_YOUR INSTRUCTIONS_. Retype all of the data word for word, without pictures.

_AVAILABLE DATA_.

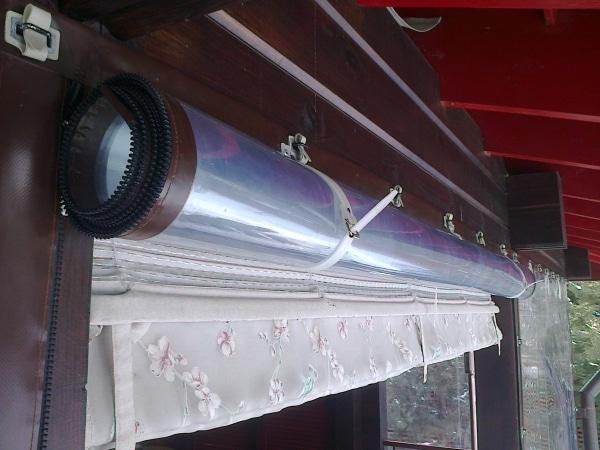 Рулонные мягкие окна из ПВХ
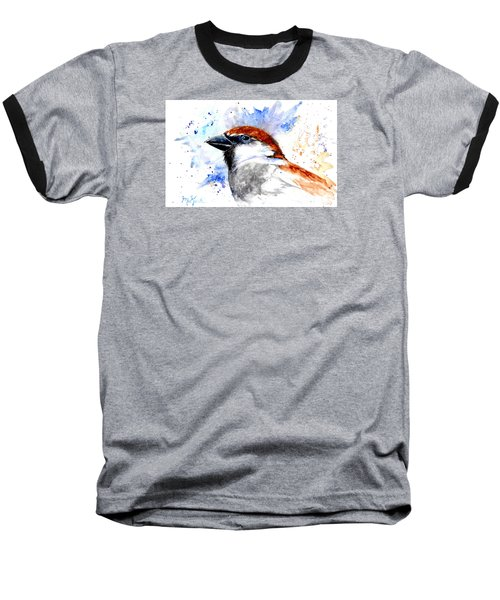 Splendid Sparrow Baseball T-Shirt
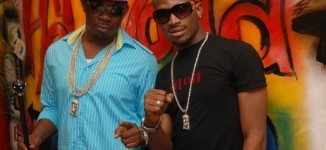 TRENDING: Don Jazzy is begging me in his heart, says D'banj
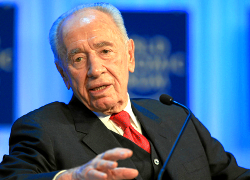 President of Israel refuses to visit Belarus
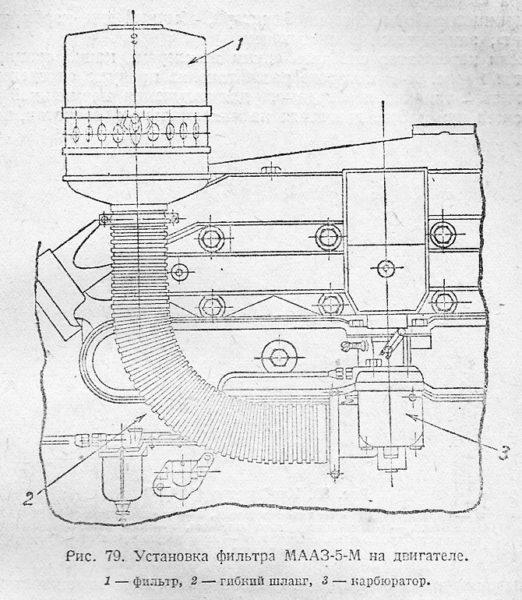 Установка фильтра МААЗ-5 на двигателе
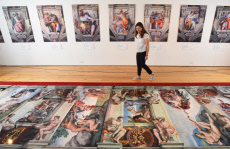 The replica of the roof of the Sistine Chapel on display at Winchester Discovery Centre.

_RESPONSE FOR THIS EXERCISE_.
 Рулонные мягкие окна из ПВХ
 Splendid Sparrow Baseball T-Shirt
 TRENDING: Don Jazzy is begging me in his heart, says D'banj
 President of Israel refuses to visit Belarus
 Установка фильтра МААЗ-5 на двигателе
 The replica of the roof of the Sistine Chapel on display at Winchester Discovery Centre.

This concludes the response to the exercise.